[ENTRIES SHOWN]

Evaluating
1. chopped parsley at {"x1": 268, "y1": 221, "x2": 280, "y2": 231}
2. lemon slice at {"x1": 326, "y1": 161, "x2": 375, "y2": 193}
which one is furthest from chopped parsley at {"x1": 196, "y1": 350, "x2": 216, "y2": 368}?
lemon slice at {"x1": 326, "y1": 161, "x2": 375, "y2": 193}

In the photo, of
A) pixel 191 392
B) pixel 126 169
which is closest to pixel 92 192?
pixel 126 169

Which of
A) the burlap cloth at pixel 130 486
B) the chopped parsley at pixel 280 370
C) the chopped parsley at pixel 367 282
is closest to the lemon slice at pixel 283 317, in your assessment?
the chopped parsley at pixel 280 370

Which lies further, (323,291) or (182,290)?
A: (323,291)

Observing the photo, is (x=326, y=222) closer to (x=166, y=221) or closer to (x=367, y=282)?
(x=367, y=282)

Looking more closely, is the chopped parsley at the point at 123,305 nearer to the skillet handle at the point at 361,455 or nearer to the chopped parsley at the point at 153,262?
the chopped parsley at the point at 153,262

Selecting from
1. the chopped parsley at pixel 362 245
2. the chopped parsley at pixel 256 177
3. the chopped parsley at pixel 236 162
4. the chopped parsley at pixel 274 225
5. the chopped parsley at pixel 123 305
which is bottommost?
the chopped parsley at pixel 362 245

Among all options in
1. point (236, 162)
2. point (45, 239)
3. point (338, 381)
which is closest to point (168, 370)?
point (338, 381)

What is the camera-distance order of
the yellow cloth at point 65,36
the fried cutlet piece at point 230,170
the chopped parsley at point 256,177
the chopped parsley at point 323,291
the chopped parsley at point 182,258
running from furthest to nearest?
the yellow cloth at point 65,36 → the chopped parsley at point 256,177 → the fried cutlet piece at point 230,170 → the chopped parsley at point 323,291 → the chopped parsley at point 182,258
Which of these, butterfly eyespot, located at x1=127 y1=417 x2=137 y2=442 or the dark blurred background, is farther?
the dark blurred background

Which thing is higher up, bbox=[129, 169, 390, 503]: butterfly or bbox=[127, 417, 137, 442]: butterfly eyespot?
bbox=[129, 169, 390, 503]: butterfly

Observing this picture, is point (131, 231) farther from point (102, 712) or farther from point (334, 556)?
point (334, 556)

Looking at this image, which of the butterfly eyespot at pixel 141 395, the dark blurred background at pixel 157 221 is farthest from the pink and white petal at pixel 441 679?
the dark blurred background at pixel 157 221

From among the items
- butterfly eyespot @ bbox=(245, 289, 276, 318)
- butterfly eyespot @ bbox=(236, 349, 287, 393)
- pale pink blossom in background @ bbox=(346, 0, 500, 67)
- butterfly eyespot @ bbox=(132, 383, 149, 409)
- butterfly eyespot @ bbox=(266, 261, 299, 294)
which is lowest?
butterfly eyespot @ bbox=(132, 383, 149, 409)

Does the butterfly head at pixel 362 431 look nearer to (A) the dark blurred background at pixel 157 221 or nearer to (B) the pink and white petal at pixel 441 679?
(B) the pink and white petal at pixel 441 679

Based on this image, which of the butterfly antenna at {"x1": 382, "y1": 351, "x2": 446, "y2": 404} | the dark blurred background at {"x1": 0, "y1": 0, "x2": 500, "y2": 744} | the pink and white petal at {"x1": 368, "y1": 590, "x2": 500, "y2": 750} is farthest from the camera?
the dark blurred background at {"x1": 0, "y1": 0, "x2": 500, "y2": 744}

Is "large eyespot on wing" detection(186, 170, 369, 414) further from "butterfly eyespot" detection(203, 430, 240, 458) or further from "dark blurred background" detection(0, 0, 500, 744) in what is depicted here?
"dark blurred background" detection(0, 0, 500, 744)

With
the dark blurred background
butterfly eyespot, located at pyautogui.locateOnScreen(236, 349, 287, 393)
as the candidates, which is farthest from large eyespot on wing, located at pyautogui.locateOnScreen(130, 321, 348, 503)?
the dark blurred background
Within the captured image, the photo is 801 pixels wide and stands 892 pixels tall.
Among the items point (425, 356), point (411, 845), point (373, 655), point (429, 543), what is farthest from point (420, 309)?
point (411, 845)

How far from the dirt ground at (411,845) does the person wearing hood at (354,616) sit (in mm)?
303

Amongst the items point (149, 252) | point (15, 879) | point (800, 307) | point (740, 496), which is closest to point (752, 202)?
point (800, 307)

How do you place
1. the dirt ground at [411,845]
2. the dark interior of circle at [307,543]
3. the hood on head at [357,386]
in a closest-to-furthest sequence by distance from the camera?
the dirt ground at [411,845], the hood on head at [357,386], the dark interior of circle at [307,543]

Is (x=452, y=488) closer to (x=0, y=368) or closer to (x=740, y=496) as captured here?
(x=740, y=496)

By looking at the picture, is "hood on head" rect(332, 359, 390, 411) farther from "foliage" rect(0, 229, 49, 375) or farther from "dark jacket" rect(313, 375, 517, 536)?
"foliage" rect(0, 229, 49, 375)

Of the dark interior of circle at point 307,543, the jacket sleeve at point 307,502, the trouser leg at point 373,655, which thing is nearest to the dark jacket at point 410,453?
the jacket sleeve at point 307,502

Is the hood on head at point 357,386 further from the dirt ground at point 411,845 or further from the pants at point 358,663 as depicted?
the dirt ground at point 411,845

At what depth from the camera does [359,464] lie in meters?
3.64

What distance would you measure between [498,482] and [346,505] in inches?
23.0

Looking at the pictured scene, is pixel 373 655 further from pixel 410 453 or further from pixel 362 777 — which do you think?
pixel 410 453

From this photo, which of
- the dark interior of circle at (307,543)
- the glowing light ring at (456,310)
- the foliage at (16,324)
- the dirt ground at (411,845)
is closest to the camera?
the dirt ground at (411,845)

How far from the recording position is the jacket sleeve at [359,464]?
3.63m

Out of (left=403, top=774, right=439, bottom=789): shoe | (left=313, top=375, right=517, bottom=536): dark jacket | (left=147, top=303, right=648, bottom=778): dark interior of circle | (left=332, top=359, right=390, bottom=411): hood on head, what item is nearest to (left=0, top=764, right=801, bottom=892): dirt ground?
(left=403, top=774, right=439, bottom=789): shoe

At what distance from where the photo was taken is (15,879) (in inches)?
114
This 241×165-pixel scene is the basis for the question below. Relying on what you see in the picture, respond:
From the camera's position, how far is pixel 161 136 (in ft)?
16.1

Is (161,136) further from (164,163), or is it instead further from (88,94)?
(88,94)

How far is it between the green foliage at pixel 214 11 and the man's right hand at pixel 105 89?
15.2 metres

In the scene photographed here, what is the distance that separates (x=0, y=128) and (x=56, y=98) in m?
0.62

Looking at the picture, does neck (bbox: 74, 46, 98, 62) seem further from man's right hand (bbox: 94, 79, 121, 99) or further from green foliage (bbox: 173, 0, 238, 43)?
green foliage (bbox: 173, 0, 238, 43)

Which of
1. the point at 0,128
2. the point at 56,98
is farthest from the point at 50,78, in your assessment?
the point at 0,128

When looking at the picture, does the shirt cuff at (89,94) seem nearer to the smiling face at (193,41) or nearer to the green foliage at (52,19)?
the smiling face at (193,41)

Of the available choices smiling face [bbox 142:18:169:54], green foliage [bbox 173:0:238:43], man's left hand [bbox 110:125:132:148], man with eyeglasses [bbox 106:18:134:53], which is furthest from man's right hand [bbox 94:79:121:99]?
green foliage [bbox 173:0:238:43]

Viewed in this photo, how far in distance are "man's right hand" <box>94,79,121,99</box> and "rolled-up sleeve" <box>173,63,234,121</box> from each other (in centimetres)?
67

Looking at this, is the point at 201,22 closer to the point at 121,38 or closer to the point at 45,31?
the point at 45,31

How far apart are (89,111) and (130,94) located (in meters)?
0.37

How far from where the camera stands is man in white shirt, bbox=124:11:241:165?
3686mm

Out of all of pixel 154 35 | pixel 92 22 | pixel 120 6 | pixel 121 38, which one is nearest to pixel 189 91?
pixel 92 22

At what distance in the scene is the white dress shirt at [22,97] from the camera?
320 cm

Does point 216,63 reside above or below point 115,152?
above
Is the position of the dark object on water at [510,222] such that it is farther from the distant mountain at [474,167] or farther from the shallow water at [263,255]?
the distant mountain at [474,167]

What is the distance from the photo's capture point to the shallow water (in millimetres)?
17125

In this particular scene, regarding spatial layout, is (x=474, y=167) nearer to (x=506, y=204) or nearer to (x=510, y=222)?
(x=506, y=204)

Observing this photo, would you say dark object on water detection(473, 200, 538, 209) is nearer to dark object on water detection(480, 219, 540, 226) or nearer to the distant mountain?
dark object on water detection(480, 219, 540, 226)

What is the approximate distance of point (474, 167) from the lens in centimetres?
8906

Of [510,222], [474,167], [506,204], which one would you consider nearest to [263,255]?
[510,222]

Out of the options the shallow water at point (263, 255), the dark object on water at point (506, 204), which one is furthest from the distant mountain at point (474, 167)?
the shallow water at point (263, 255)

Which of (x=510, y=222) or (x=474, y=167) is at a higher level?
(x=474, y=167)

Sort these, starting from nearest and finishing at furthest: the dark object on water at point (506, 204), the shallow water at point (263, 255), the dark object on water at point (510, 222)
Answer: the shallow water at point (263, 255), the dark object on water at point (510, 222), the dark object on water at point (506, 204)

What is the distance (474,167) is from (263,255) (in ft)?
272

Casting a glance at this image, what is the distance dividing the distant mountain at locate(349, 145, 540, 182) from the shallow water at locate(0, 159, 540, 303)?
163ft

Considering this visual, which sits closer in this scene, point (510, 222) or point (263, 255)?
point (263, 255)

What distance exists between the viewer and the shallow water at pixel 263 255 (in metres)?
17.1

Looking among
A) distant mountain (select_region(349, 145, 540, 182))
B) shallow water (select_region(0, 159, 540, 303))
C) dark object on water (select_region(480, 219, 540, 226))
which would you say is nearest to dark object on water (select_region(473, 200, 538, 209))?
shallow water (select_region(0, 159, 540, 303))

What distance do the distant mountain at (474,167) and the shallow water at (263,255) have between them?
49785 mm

[JOB] Only those lines running from the one containing "Considering this visual, which" through the last line of the data above are to be copied, exactly, with both ends included.

[ANSWER TO THE EXERCISE]
Considering this visual, which sits closer in this scene, point (510, 222) or point (263, 255)?
point (263, 255)

What distance exists between the viewer and the shallow water at pixel 263 255 (in metres)?
17.1

Looking among
A) distant mountain (select_region(349, 145, 540, 182))
B) shallow water (select_region(0, 159, 540, 303))
C) dark object on water (select_region(480, 219, 540, 226))
which would you say is nearest to dark object on water (select_region(473, 200, 538, 209))?
shallow water (select_region(0, 159, 540, 303))

What distance do the distant mountain at (474,167) and the shallow water at (263,255) have between them?
49785 mm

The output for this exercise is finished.